SUPPLIED PASSAGE:
========================================================================
NEW YORK, July 21 (UPI) -- Emmy-winning actor Jack Warden, best known for playing gruff but likeable characters for five decades, has died in New York at 85.
Warden -- who won an Emmy for his performance as football legend George Halas in the 1971 TV movie "Brian's Song" -- also received two Oscar nominations during a career in which he appeared in more than 100 films.
He died Wednesday at a New York hospital, his business manager, Sidney Pazoff, told The Los Angeles Times. Pazoff said he did not know the cause of death but said that Warden, who had been living in Manhattan, had been in poor health for months.
Warden's breakthrough movie performance came as an impatient juror who wanted to decide a case quick so he could go to a ballgame, in the 1957 courtroom drama, "12 Angry Men." He was nominated for supporting actor Oscars for two films he made with Warren Beatty -- "Shampoo" (1975) and "Heaven Can Wait" (1978).
========================================================================
PROBLEM STATEMENT: In the news report on Jack Warden's death, what role earned him an Emmy?

STORED DATA:
========================================================================
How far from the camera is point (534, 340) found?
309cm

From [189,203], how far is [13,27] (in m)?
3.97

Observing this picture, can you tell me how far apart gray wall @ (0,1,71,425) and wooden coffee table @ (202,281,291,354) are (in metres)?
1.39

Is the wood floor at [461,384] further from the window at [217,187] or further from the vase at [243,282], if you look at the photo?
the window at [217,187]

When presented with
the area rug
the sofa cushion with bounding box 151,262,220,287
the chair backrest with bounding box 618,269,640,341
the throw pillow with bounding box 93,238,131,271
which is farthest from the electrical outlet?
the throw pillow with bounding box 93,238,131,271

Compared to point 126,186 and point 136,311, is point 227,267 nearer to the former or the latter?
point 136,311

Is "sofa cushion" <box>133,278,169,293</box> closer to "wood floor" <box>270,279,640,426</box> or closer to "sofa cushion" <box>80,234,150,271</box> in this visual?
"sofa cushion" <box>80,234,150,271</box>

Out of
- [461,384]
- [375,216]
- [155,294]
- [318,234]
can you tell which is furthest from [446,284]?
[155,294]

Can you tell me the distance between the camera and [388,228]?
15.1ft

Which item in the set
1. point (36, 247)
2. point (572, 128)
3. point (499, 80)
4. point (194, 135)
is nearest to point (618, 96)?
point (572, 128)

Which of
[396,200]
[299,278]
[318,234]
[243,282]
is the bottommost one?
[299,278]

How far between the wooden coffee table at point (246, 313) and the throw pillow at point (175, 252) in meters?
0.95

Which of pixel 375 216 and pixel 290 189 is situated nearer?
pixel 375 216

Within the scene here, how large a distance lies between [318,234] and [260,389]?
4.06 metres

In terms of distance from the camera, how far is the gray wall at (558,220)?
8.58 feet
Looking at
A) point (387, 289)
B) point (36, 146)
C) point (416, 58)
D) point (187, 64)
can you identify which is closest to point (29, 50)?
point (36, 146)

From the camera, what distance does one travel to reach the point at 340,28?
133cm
========================================================================
RESPONSE AREA: Football legend George Halas in the 1971 TV movie "Brian's Song"